Measures also include a permanent reduction of the step-up interest margin as of 2023 until 2049, with an undiscounted value of 5.2 billion euros ($5.35 billion), EU said. The euro-area finance minister’s meeting in December will decide whether to approve the final tranche of these measures.

The updated debt sustainability analysis delivers a marked improvement in the short and medium term compared to the last update, but no major changes in the long term, the Commission said.

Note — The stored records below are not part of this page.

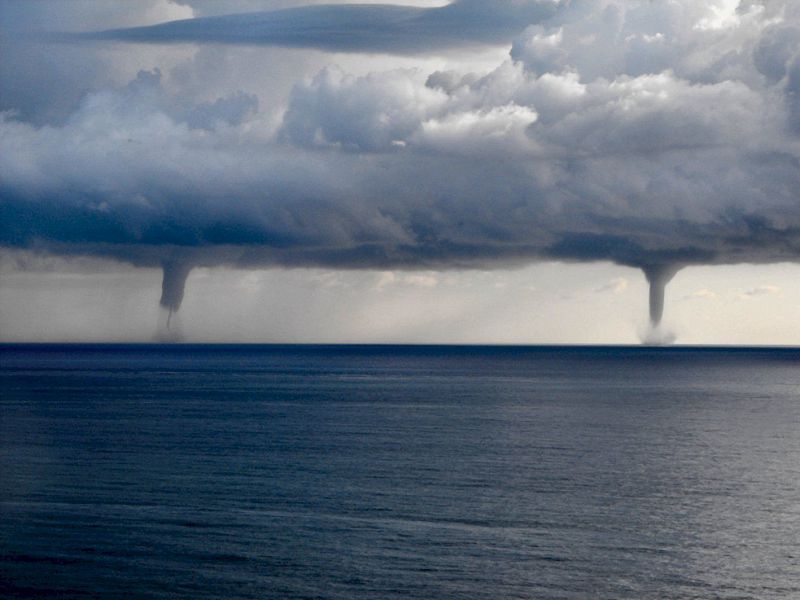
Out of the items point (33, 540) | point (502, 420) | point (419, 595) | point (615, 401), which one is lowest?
point (419, 595)

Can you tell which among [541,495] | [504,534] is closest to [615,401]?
[541,495]

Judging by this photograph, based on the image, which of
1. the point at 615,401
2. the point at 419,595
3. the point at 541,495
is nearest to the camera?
the point at 419,595

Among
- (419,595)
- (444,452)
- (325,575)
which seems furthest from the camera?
(444,452)

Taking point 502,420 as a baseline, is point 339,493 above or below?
below

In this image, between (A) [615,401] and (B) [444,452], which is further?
(A) [615,401]

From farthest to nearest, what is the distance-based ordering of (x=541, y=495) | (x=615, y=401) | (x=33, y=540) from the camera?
(x=615, y=401) → (x=541, y=495) → (x=33, y=540)

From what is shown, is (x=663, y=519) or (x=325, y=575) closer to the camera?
(x=325, y=575)

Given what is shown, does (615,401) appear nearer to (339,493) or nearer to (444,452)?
(444,452)

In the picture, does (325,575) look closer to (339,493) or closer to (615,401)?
(339,493)

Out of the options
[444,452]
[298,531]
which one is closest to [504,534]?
[298,531]
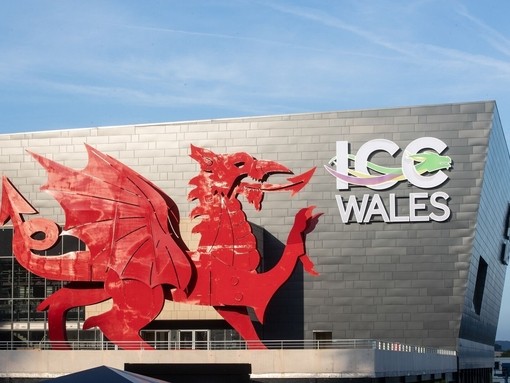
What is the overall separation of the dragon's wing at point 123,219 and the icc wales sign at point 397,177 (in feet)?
38.2

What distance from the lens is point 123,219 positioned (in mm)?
45250

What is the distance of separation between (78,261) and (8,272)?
35.4 feet

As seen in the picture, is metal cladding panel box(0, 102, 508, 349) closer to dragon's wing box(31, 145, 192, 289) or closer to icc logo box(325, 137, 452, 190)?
icc logo box(325, 137, 452, 190)

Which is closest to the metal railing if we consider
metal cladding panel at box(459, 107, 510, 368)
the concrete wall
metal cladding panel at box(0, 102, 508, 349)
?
metal cladding panel at box(0, 102, 508, 349)

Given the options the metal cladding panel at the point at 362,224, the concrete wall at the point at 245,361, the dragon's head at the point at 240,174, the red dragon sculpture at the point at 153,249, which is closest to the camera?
the concrete wall at the point at 245,361

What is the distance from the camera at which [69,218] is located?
4550cm

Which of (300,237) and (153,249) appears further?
(153,249)

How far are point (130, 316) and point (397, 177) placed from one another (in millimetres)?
16148

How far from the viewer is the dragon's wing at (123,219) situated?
44.3 metres

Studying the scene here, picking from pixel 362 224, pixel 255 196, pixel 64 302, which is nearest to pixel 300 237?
pixel 255 196

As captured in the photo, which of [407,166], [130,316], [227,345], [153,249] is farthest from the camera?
[407,166]

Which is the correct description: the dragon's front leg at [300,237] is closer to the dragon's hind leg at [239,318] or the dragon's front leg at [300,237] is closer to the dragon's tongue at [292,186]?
the dragon's tongue at [292,186]

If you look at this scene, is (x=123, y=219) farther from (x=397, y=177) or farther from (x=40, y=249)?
(x=397, y=177)

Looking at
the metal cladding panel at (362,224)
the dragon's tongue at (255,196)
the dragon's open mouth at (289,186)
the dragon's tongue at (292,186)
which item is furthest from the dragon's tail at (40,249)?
the metal cladding panel at (362,224)
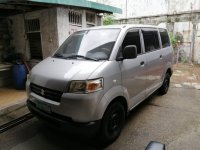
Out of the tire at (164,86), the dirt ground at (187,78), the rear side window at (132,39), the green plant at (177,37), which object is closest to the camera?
the rear side window at (132,39)

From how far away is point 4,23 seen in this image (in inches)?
301

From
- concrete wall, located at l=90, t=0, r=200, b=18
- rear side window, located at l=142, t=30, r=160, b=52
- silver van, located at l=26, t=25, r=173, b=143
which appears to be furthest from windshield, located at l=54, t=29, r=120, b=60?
concrete wall, located at l=90, t=0, r=200, b=18

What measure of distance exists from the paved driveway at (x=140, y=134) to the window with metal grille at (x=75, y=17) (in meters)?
3.89

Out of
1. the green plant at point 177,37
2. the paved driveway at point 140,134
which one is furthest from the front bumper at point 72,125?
the green plant at point 177,37

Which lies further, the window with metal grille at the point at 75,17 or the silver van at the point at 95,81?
the window with metal grille at the point at 75,17

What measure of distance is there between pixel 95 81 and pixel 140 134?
1583mm

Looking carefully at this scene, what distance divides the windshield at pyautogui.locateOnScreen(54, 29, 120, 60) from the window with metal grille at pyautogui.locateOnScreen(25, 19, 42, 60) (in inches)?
123

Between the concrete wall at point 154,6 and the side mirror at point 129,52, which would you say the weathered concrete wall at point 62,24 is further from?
the concrete wall at point 154,6

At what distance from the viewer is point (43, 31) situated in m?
6.66

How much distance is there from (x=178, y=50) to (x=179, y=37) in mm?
897

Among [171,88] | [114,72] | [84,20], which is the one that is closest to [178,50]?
[171,88]

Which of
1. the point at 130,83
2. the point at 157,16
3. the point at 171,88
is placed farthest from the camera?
the point at 157,16

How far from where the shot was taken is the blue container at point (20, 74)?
22.0 ft

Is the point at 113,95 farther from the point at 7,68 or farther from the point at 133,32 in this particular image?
the point at 7,68
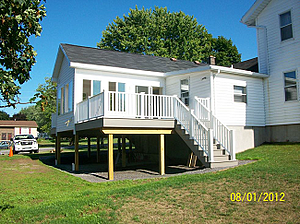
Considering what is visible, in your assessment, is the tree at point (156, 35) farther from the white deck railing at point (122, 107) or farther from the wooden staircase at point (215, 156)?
the wooden staircase at point (215, 156)

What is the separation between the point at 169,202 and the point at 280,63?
1175 centimetres

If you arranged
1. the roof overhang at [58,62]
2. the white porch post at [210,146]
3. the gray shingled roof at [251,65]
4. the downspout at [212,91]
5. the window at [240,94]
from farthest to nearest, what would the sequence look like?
1. the gray shingled roof at [251,65]
2. the roof overhang at [58,62]
3. the window at [240,94]
4. the downspout at [212,91]
5. the white porch post at [210,146]

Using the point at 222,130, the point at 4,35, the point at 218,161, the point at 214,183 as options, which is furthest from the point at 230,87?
the point at 4,35

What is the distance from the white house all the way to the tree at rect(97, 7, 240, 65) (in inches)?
752

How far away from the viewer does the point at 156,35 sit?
1496 inches

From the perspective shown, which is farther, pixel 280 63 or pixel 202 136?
pixel 280 63

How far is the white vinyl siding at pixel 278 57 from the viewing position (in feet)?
48.5

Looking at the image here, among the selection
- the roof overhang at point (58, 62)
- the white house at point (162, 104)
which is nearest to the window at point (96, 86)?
the white house at point (162, 104)

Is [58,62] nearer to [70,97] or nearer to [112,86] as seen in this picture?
[70,97]

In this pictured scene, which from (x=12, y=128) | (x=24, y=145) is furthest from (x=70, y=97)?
(x=12, y=128)

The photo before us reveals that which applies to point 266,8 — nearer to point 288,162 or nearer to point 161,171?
point 288,162

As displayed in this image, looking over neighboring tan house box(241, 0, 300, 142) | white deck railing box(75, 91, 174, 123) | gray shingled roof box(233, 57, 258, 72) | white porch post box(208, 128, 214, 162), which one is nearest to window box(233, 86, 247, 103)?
neighboring tan house box(241, 0, 300, 142)

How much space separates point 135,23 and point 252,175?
1313 inches

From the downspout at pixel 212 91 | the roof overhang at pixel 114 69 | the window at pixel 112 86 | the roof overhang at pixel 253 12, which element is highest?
the roof overhang at pixel 253 12
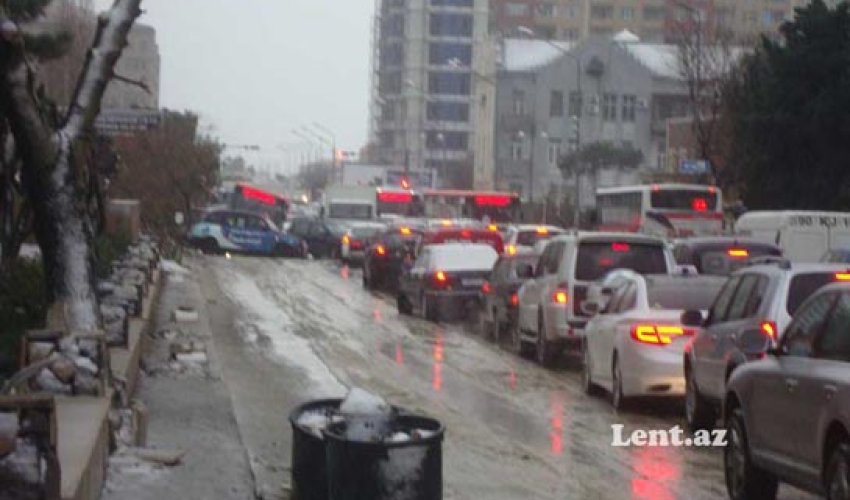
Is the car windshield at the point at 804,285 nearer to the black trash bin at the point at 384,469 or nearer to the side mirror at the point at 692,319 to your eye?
the side mirror at the point at 692,319

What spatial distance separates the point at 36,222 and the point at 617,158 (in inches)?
2815

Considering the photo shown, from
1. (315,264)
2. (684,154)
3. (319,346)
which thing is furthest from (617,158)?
(319,346)

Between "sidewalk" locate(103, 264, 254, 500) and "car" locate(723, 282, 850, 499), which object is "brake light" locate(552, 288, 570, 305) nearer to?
"sidewalk" locate(103, 264, 254, 500)

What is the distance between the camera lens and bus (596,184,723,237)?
47.6 meters

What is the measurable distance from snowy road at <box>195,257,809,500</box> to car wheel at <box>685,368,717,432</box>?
2.29 feet

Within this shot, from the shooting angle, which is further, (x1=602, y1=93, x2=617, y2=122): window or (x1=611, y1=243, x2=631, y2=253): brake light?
(x1=602, y1=93, x2=617, y2=122): window

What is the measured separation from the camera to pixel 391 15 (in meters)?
153

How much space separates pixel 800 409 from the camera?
10.2m

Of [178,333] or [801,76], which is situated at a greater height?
[801,76]

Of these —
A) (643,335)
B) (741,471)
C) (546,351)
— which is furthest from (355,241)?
(741,471)

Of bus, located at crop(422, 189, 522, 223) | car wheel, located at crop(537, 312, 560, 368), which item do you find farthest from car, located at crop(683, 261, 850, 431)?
bus, located at crop(422, 189, 522, 223)

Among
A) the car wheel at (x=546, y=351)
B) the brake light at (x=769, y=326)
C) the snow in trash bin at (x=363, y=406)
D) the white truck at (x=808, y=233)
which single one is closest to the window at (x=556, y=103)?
the white truck at (x=808, y=233)

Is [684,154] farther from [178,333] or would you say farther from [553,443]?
[553,443]

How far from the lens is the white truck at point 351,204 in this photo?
70875 mm
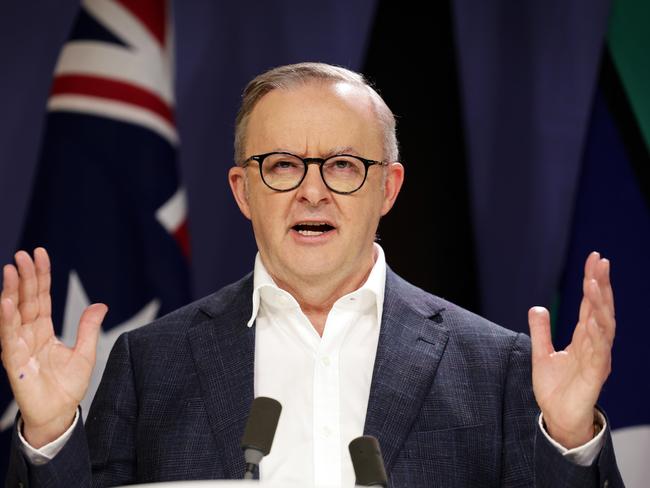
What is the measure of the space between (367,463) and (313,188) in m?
0.81

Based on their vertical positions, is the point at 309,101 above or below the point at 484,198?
above

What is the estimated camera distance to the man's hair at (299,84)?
2.05 metres

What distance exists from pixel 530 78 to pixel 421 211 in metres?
0.52

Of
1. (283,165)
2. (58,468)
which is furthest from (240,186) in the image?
(58,468)

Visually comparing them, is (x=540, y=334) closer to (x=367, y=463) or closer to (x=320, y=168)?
(x=367, y=463)

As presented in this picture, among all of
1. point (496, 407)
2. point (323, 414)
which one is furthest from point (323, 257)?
point (496, 407)

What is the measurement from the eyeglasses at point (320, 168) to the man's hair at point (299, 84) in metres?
0.10

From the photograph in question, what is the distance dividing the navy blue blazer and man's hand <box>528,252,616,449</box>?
17 centimetres

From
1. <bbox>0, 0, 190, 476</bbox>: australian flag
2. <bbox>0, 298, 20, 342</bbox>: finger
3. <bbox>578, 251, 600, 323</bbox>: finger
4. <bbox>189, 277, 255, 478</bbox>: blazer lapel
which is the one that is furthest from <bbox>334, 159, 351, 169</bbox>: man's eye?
<bbox>0, 0, 190, 476</bbox>: australian flag

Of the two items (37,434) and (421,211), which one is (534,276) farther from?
(37,434)

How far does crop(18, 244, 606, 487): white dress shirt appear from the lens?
1.80 meters

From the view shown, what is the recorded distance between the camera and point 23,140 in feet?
9.17

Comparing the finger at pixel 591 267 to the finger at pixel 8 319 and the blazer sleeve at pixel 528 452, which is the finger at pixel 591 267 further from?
the finger at pixel 8 319

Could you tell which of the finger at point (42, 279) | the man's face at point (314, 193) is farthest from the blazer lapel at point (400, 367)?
the finger at point (42, 279)
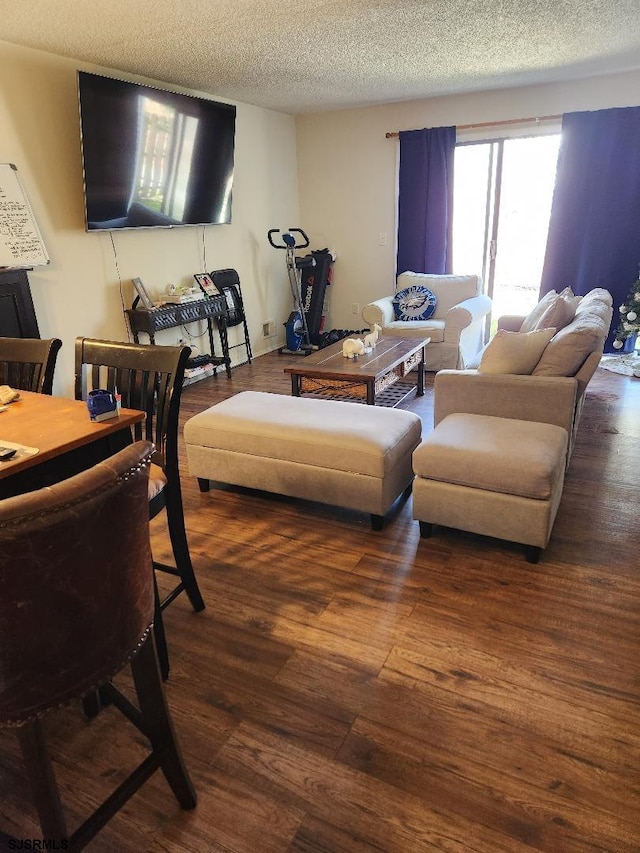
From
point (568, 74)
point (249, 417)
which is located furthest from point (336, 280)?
point (249, 417)

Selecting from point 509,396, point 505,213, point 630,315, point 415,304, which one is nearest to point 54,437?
point 509,396

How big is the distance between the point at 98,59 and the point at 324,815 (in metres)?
4.46

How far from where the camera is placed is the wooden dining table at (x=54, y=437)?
1.40m

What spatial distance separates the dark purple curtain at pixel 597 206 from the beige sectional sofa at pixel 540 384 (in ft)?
8.88

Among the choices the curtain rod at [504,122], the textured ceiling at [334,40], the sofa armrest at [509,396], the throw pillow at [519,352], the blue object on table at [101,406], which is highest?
the textured ceiling at [334,40]

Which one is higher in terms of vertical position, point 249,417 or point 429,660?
point 249,417

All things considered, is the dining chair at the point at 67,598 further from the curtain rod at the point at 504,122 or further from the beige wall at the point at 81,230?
the curtain rod at the point at 504,122

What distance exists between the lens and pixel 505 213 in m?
5.63

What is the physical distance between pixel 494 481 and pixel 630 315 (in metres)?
3.53

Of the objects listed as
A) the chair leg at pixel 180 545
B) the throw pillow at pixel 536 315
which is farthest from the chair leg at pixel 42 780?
the throw pillow at pixel 536 315

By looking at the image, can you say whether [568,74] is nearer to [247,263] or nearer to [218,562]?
[247,263]

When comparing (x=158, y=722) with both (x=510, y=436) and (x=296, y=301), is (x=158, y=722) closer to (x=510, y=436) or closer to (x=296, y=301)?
(x=510, y=436)

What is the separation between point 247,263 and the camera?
5.78 meters

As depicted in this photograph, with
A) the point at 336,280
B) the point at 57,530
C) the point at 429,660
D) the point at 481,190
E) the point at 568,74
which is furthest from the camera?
the point at 336,280
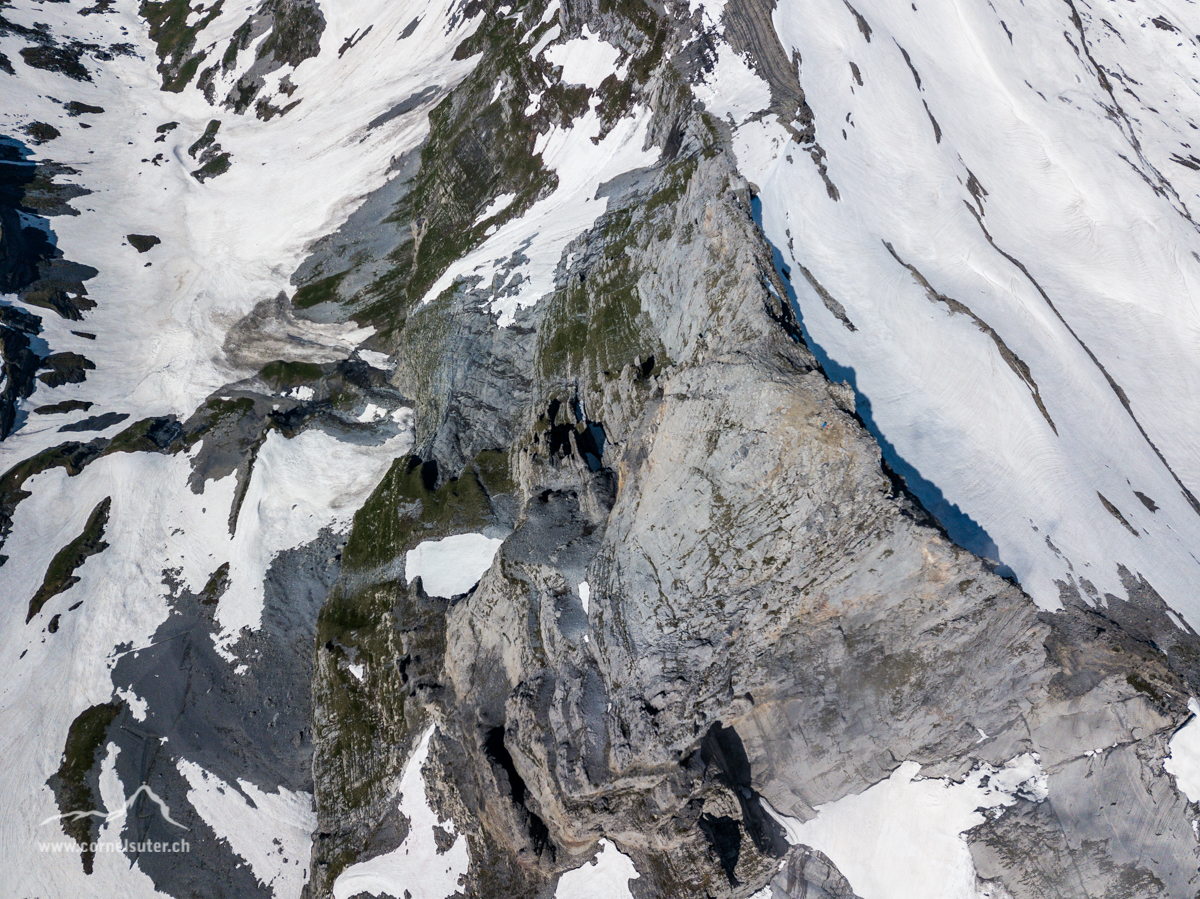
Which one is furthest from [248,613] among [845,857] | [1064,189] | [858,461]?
[1064,189]

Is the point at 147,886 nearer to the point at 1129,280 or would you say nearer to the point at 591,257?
the point at 591,257

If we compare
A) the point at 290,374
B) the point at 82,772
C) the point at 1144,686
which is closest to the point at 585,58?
the point at 290,374

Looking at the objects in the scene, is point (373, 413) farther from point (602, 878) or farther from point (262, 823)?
point (602, 878)

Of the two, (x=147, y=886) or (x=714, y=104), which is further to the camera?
(x=147, y=886)

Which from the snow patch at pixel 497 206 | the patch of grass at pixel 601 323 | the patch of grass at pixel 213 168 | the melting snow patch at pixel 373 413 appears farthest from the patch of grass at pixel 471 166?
the patch of grass at pixel 213 168

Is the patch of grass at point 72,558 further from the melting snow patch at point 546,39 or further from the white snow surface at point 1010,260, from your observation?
the white snow surface at point 1010,260

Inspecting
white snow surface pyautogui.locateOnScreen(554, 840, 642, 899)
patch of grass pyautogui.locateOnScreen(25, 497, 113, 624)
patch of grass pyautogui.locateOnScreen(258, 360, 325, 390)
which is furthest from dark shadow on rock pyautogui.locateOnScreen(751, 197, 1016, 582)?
patch of grass pyautogui.locateOnScreen(25, 497, 113, 624)
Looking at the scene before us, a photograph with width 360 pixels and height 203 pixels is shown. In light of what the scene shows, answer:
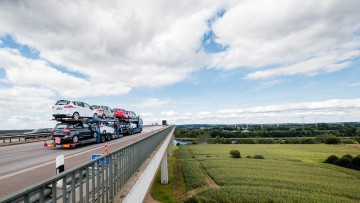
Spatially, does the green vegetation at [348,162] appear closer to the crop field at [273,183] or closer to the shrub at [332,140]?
the crop field at [273,183]

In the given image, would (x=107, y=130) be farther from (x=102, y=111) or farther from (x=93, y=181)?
(x=93, y=181)

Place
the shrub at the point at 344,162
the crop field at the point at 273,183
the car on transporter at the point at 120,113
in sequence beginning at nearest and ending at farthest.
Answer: the crop field at the point at 273,183 < the car on transporter at the point at 120,113 < the shrub at the point at 344,162

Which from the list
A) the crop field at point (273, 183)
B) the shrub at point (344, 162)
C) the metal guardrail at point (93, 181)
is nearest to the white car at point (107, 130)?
the crop field at point (273, 183)

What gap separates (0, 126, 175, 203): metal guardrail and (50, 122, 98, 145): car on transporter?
990 cm

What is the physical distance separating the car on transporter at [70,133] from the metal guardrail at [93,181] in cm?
990

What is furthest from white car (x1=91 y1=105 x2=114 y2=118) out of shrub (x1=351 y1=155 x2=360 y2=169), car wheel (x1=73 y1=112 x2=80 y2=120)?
shrub (x1=351 y1=155 x2=360 y2=169)

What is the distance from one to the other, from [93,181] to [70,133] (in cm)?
1385

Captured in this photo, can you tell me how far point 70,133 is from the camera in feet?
55.7

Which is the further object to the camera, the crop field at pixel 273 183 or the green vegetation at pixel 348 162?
the green vegetation at pixel 348 162

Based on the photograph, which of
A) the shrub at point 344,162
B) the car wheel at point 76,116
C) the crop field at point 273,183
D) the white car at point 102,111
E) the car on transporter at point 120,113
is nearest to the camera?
the car wheel at point 76,116

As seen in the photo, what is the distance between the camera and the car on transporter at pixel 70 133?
16.8 m

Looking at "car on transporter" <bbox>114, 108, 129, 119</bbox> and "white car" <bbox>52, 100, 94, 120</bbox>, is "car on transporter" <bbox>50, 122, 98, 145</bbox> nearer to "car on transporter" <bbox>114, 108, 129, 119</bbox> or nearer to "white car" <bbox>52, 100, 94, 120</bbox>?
"white car" <bbox>52, 100, 94, 120</bbox>

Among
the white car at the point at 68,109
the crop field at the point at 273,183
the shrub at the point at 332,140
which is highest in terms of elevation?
the white car at the point at 68,109

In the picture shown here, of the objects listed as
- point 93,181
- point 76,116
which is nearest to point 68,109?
point 76,116
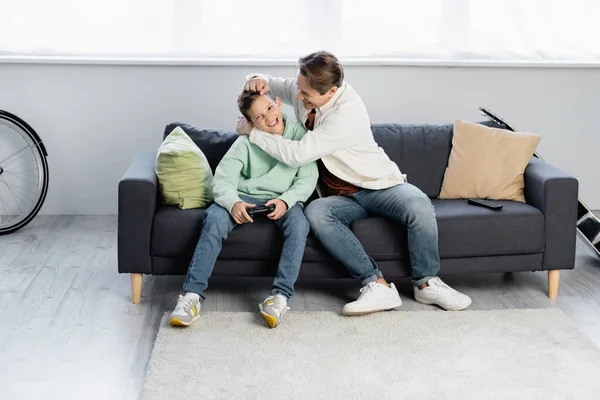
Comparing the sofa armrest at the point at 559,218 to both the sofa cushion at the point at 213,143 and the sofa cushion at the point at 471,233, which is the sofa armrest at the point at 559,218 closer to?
the sofa cushion at the point at 471,233

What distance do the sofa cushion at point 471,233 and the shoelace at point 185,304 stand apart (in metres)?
0.73

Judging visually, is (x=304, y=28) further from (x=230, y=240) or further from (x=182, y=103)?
(x=230, y=240)

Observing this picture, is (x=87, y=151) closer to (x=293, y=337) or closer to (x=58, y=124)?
(x=58, y=124)

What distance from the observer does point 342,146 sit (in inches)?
144

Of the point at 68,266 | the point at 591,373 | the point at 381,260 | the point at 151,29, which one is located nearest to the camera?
the point at 591,373

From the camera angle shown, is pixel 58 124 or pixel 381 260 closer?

Public debt is now expected to fall to 118% of GDP in 2032.

The Greek economy continued to recover at a solid pace in the first half of 2022, but it’s expected to slow down in the coming quarters as a consequence of the energy crisis and the ensuing inflationary shock, the EU said.

The report also says that Greece has delivered on its commitments across various areas and mainly on fiscal policy, tax administration, justice, financial sector reforms and privatization.

But further steps are needed to fully achieve the targets of primary health-care reform and the labor law codification, as well as the clearance of arrears and backlogs related to the functioning of the financial sector.

(Updates with details on debt-relief measures from third paragraph.)

Most Read from Bloomberg Businessweek

©2022 Bloomberg L.P.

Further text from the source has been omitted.